Presently, beside me came creeping the lithe Mohican, and lay down prone, smooth and golden, and shining like a sleek panther in the sun.
“Is all well guarded, brother?” I whispered.
“Not even a wood-mouse could creep from the swamp unless our warriors see it.”
“And when dark comes?”
“Our ears must be our eyes, Loskiel.... But neither the Cat-People nor the Andastes will venture out of that morass, save only by the trail. And we shall have two watchers on it through the night.”
“There is no other outlet?”
“None, except by the ridge Boyd travels. He blocks that pass with his twenty men.”
“Then we should have their egress blocked, except only in the north?”
“Yes— unless they learn of this by magic,” muttered the Mohican.
It was utterly useless for me to decry or ridicule his superstitions; and there was but one way to combat them.
“If witchcraft there truly be in Catharines-town,” said I, “it is bad magic, and therefore weak; and can avail nothing against true priesthood. What could the degraded acolytes of this Red Priest do against a consecrated Sagamore of the Lenape— against an ensign of the Enchanted Clan?

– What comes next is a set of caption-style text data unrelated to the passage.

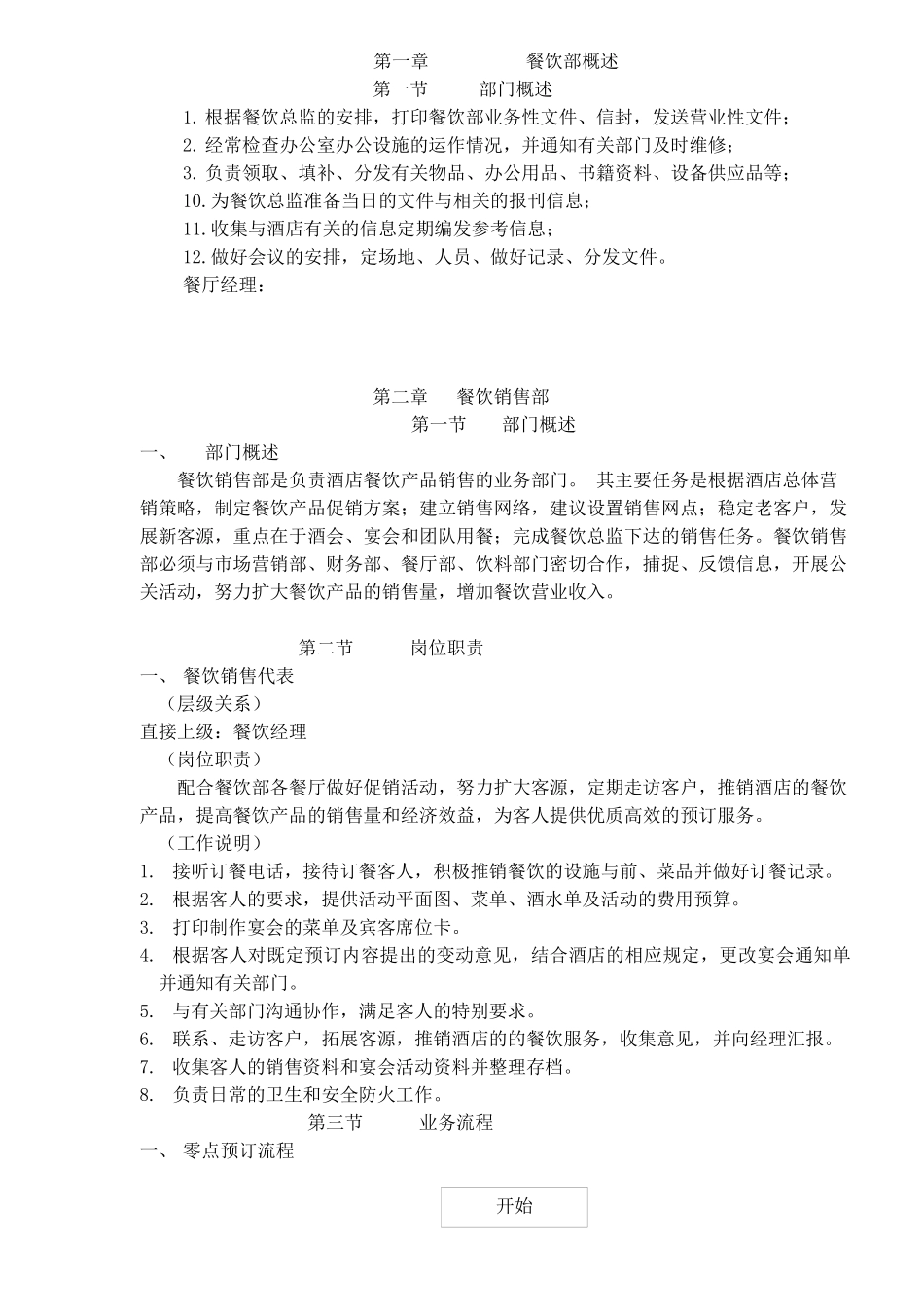 餐饮行业管理模式_第3页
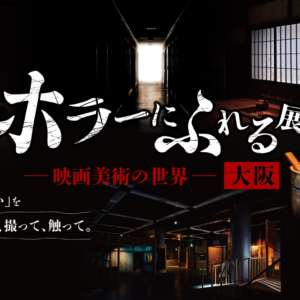 ホラーにふれる展 －映画美術の世界－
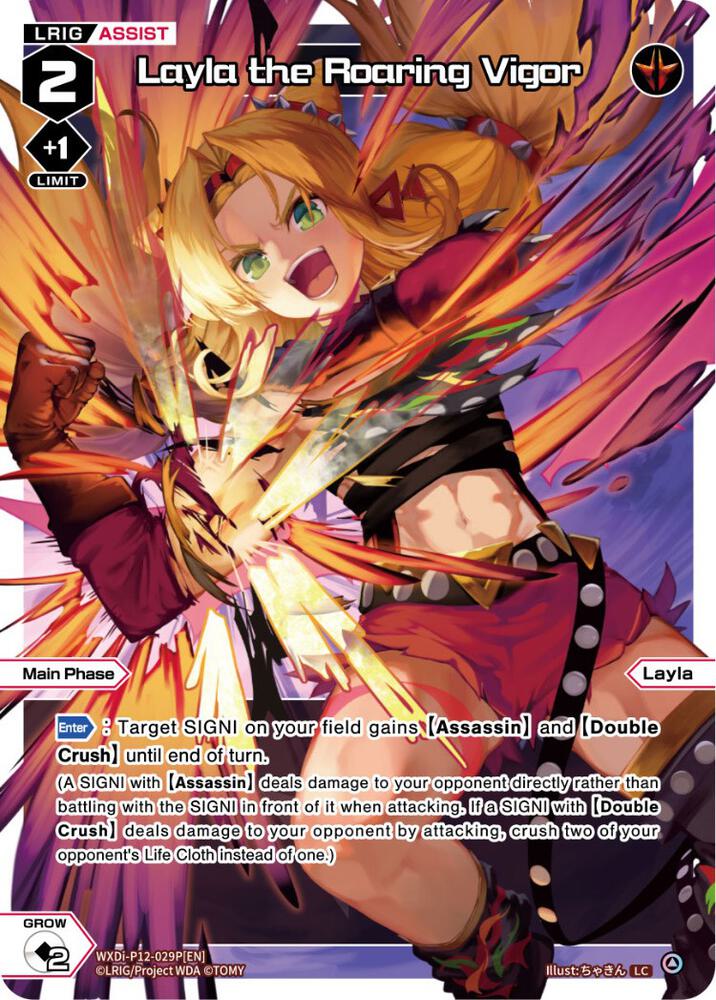 Layla the Roaring Vigor (Parallel Foil), Dissonance Diva WXDi-P12-029P[EN]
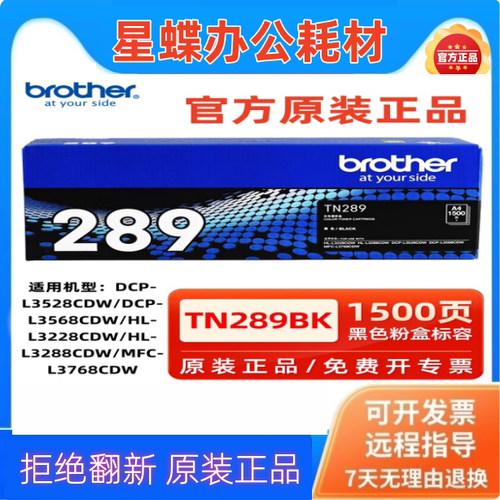 brother原装兄弟TN289墨粉盒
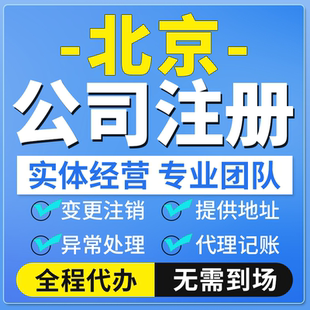 北京注册公司代办执照地址股权变更注销解异常代理记账报税帐年检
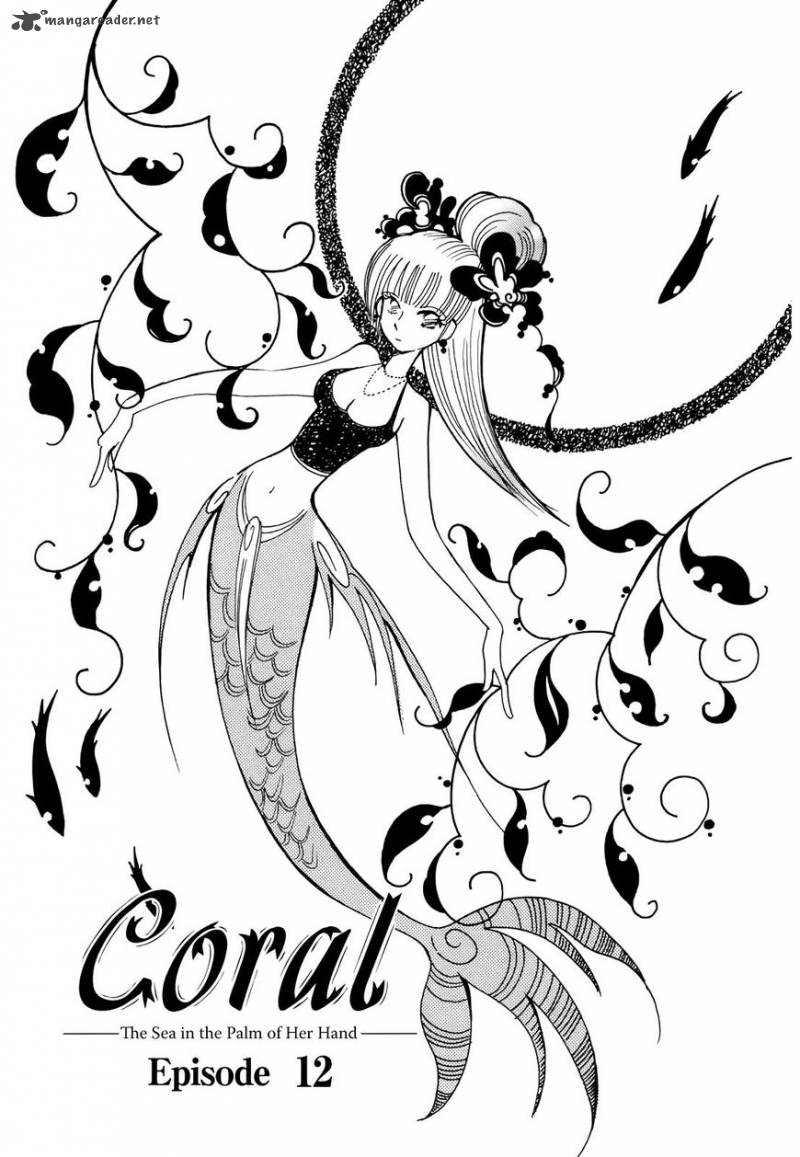 Coral Tenohira No Umi 12 1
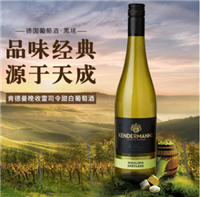 湖南省肯德曼晚收雷司令甜白葡萄酒
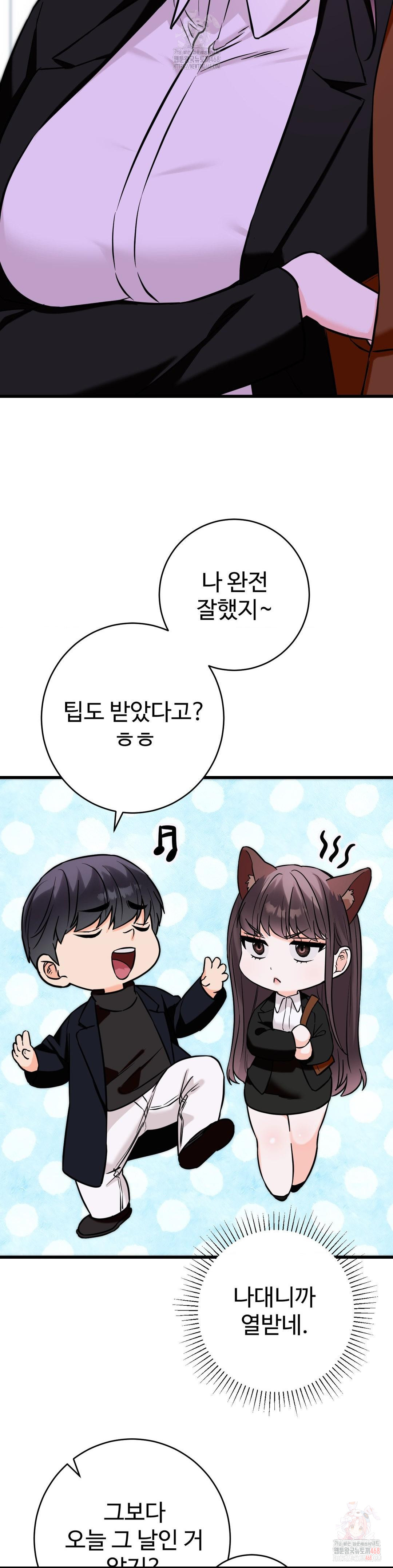 Secret Siblings 2 Raw Chapter 34 Page 23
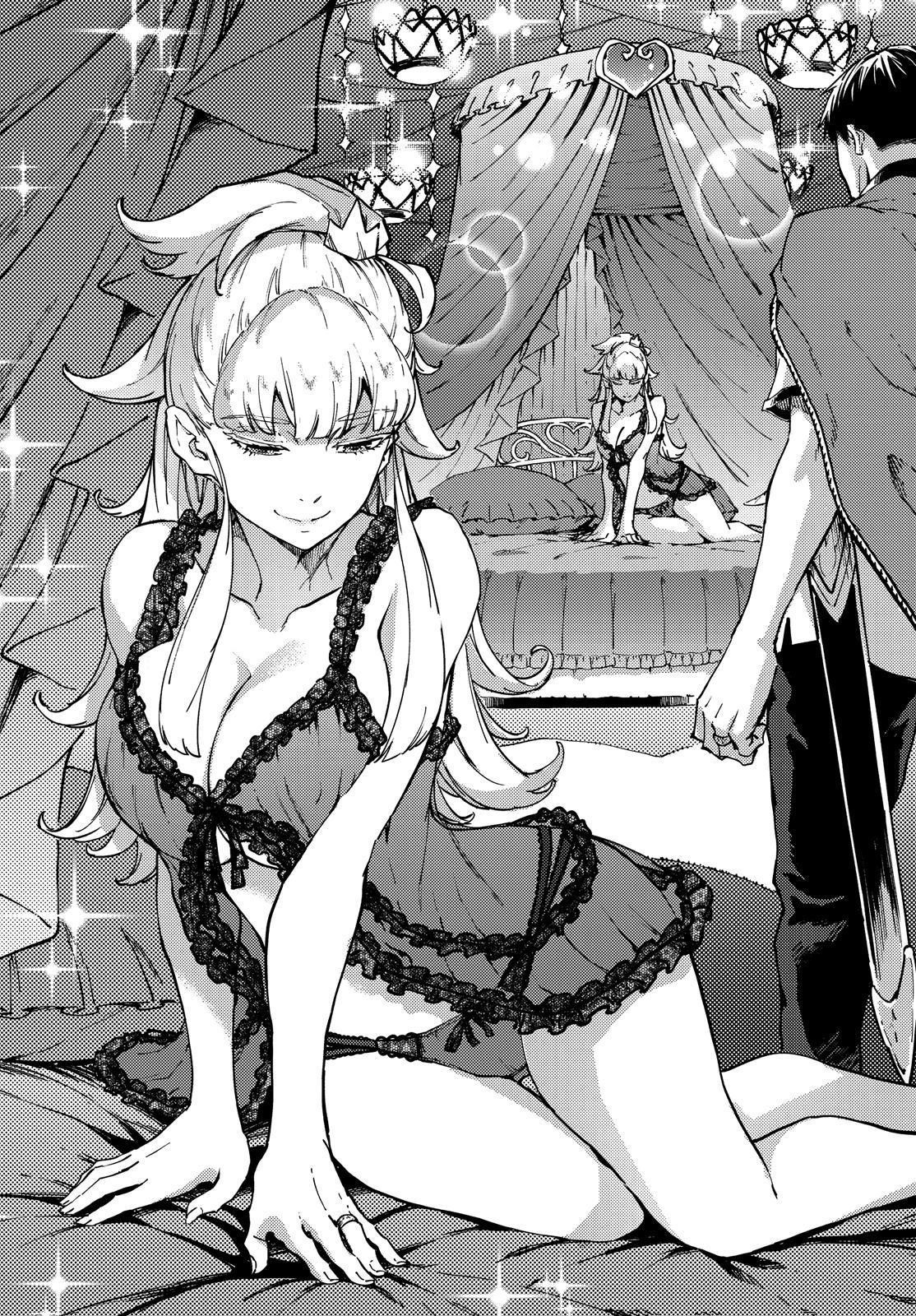 Tales of Wedding Rings Chapter 53 - Page 5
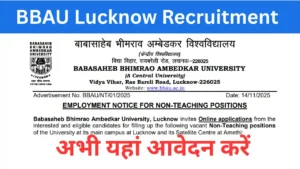 Read more about the article BBAU Lucknow Recruitment 2025: यूनिवर्सिटी में नई भर्ती — अभी यहां आवेदन करें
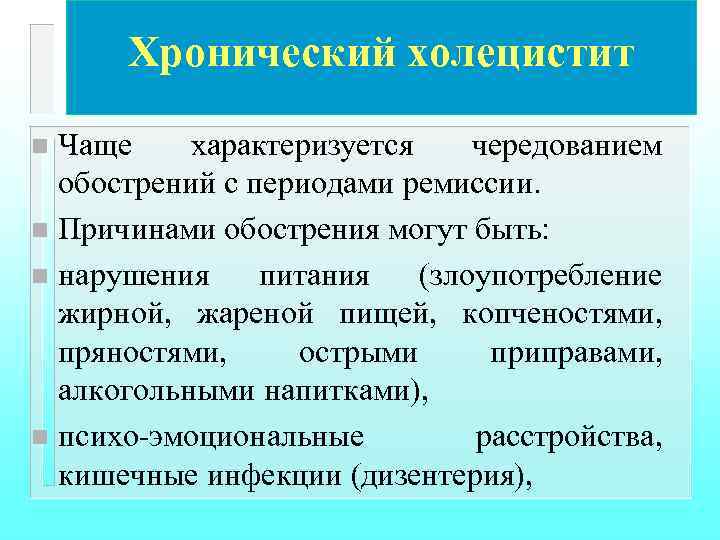 Хронический холецистит Чаще характеризуется чередованием обострений с периодами ремиссии. n Причинами обострения могут быть:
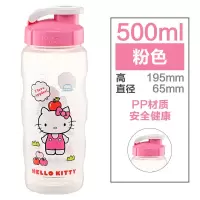 乐扣乐扣hello kitty儿童便携水杯卡通水瓶 塑料密封防漏随手杯 hellokitty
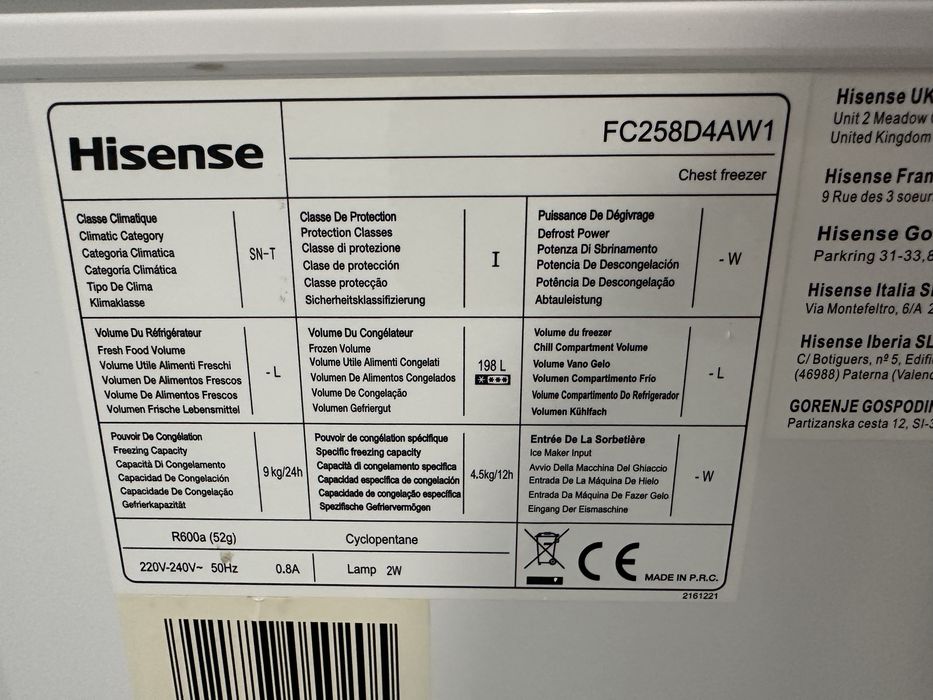 Скриня 198 літрів 2023 рік Hisense ляда, ларь, морозильна камера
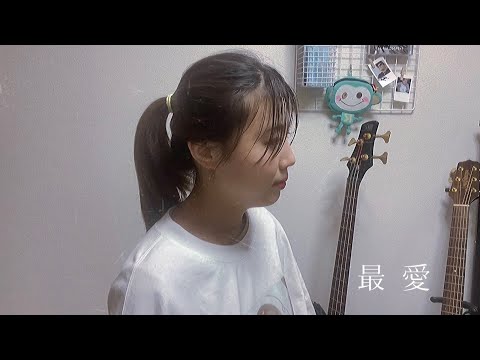 最愛／福山雅治(covered by ほのりん)
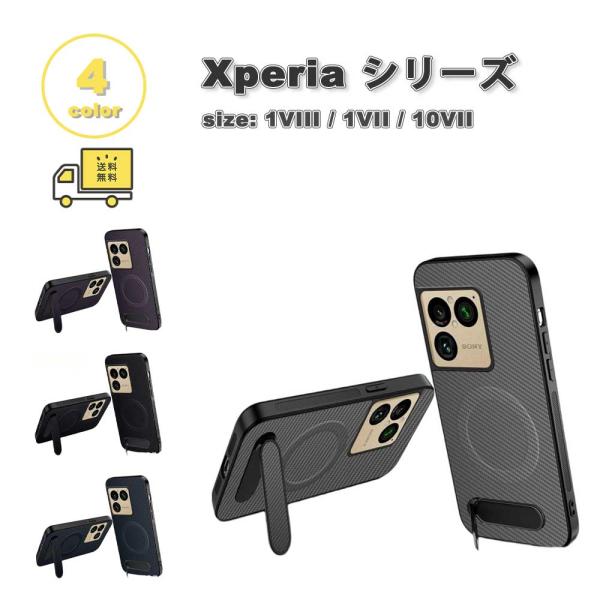 xperia ultra 充電容量拡張ケース。 ソニー エクスペリア ケース アラミド繊維 キックスタンド 薄型 レンズ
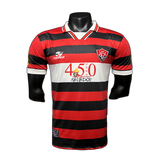 Vitoria 1996/97 Home Jersey – Retro Version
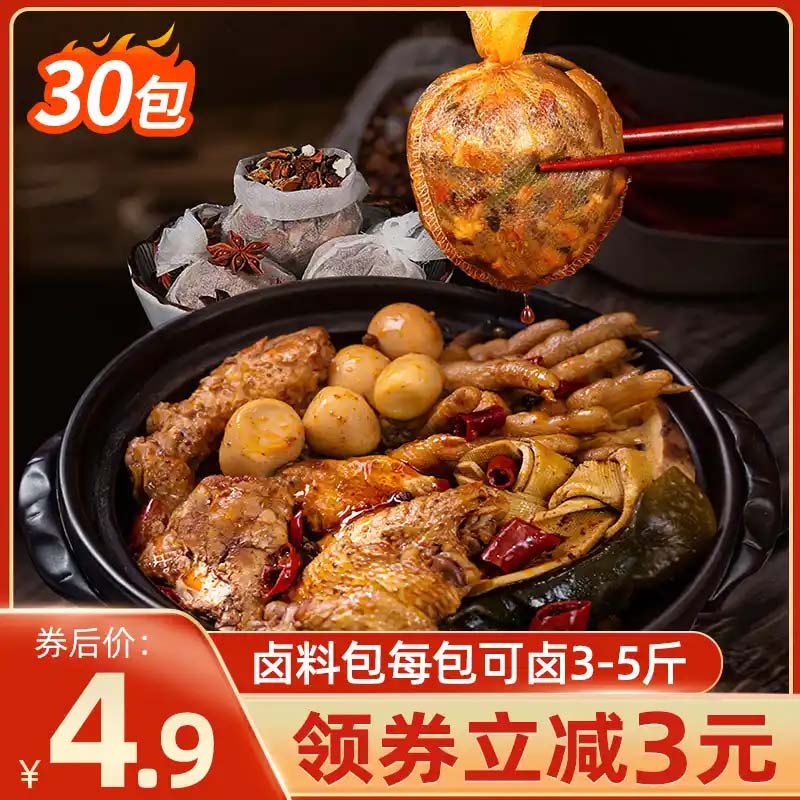 五香卤料包卤肉调味料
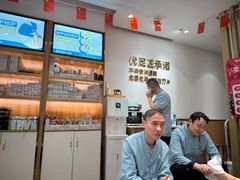 -优足匠·修脚.采耳.按摩(双成店)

Else why do you wear your crest— or the great Ghost Bear there rearing upon your breast?”
“It is true,” he murmured uneasily. “What spell can Amochol lay upon us? What magic can he make to escape us? For the trail from Catharines-town is stopped by a Siwanois Sagamore and a Mohican warrior! It is closed by an Oneida Sachem who stand watching. When the Ghost Bear and the Were-Wolf watch, then the whole forest watches with them— Loup, Blue Wolf, and Bear. Where, then, can the Forest Cats slink out? Where can the filthy Carcajou escape?”
“Mayaro has spoken. It is a holy barrier that locks and bolts this door of secret evils. Under Tharon shall this trap remain inviolate till the last sorcerer be taken in it, the last demon be dead!”
"Yo-ya-ne-re!” he said, deliberately employing the Canienga expression with a fierce scorn that, for a moment, made his noble features terrible. Then he spat as though to wash from his mouth the taste of the hated language that had soiled it, even when used in contempt and derision; and he said in the suave tongue of his own people: “Pray to your white God, Holder of Heaven, Master of Life and Death, that into our hands be delivered these scoffers who mock at Him and at Tharon— these Cat-murderers of little children, these pollutors of the Three Fires. And in the morning I shall arise and look into the rising sun, and ask the same of the far god who made of me a Mohican, a Siwanois, and a Sagamore. Let these things be done, brother, ere our hatchets redden in the flames of Catharines-town. For,” he added, naively, “it is well that God should know what we are about, lest He misunderstand our purpose.”